Learn How Education And Movement Can Help Frozen Shoulder

If I’ve heard it once, I’ve heard it 1000 times in my career (okay this is an exaggeration, it’s probably only a few dozen times), “I think my frozen shoulder is acting up!”

Meanwhile, the patient is moving their arm all over and wincing with a bit of pain.

The very name is enough to strike long term fear into a patient.

“Frozen Shoulder” it just sounds like something utterly debilitating, no wonder patients catastrophize over the diagnosis.

Part of the problem with this diagnosis is that all too often as soon as someone has an issue with their shoulder, it gets labeled, labeled with a damning diagnosis, and usually an improper one.

So, how do we convince someone their shoulder is probably okay and just needs to be de-sensitized, or actually realize frozen shoulder is the issue? Well, there are several ways, and while we can’t “diagnose” there are certainly some signs and symptoms we can look at which will help us recognize the difference and refer out when necessary.

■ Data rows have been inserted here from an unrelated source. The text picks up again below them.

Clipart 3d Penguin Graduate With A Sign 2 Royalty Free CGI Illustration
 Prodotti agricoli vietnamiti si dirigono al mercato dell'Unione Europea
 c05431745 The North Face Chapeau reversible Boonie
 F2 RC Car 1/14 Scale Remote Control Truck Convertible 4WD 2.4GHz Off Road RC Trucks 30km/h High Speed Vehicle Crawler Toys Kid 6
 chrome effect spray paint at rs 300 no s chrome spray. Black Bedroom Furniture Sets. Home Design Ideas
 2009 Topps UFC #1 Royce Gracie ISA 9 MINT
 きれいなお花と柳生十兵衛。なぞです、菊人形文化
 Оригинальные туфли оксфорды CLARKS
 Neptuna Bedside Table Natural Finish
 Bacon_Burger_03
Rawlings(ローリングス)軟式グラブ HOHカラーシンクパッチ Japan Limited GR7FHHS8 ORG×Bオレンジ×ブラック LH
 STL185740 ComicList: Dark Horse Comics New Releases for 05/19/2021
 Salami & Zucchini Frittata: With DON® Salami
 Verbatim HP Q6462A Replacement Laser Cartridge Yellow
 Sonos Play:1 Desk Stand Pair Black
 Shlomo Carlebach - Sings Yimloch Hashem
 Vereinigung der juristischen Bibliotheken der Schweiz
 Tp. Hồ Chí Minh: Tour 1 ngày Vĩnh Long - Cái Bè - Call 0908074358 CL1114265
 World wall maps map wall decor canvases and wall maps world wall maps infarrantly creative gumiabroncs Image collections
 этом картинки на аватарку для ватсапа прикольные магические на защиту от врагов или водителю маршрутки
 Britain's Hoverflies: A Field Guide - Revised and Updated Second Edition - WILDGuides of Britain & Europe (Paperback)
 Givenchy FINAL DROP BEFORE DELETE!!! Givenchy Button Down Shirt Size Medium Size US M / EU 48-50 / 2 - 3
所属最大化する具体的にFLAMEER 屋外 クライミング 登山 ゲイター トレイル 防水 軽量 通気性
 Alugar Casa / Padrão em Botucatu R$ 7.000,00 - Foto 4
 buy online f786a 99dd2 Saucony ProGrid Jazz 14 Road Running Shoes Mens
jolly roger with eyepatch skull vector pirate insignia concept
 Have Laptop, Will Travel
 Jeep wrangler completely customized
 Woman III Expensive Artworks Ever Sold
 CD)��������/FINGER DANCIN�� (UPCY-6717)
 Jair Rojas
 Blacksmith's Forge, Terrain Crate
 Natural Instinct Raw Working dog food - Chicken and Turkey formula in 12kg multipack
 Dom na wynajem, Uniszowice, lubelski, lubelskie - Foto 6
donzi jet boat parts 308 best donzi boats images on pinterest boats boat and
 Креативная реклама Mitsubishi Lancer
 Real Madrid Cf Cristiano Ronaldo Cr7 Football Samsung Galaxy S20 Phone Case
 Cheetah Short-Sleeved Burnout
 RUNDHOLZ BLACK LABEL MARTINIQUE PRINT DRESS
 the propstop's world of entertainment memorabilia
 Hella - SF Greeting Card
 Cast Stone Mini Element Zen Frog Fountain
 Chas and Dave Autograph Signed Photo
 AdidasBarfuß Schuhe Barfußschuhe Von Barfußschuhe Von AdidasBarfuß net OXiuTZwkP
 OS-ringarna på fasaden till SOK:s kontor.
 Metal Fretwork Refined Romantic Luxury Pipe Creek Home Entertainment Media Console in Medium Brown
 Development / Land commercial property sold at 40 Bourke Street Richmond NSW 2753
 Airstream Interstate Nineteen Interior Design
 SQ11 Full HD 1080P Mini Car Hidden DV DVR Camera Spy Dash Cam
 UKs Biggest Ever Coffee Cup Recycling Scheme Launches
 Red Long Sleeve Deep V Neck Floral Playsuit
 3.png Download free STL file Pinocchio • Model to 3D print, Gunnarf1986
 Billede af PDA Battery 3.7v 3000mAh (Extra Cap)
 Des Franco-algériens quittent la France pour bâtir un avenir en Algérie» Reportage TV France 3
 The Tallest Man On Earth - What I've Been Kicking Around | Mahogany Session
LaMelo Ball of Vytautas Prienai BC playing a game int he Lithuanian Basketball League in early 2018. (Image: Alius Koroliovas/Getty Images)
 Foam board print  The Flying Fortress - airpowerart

Getting To Know Frozen Shoulder

Most of the time a detailed intake form, case history, and clinical examination should be enough to manage those who are coming in with shoulder pain, however, there are things we need to look for during this to determine the severity of a shoulder issue.

Frozen shoulder’s clinical name is “adhesive capsulitis” and is characterized by patients experiencing pain along with limited range of motion and disability of the glenohumeral joint which lasts anywhere from 1-24 months. There are two types of adhesive capsulitis:

  1. Idiopathic (primary): occurs spontaneously from a chronic inflammatory response (possibly an abnormal immune system response).
  2. Secondary adhesive capsulitis: happens after a shoulder injury or surgery and can be associated with conditions like diabetes, rotator cuff injury, cerebrovascular accident, or cardiovascular disease.

It seems those with diabetes (10-36% of diabetic patients) are quite prone to dealing with frozen shoulder as both types I and type II diabetics are susceptible and have worse outcomes compared to non-diabetics. They also experience more severe symptoms and are more resistant to treatment. Those who have had a stroke are also quite susceptible as it happens to 25% of stroke patients within 6 months, which is likely due to some muscle spasticity on the affected side. Some studies have also shown an association with Dupuytren’s disease, hypothyroidism, and Parkinson’s disease (however these last few are much rarer).

Mostly this affects people in their 50’s with the peak age being 56, but rarely happening to people under 40, and more commonly affects women than men (sorry ladies). However, some research suggests a high prevalence of shoulder issues among the elderly, who aren’t seeking medical attention for the issue.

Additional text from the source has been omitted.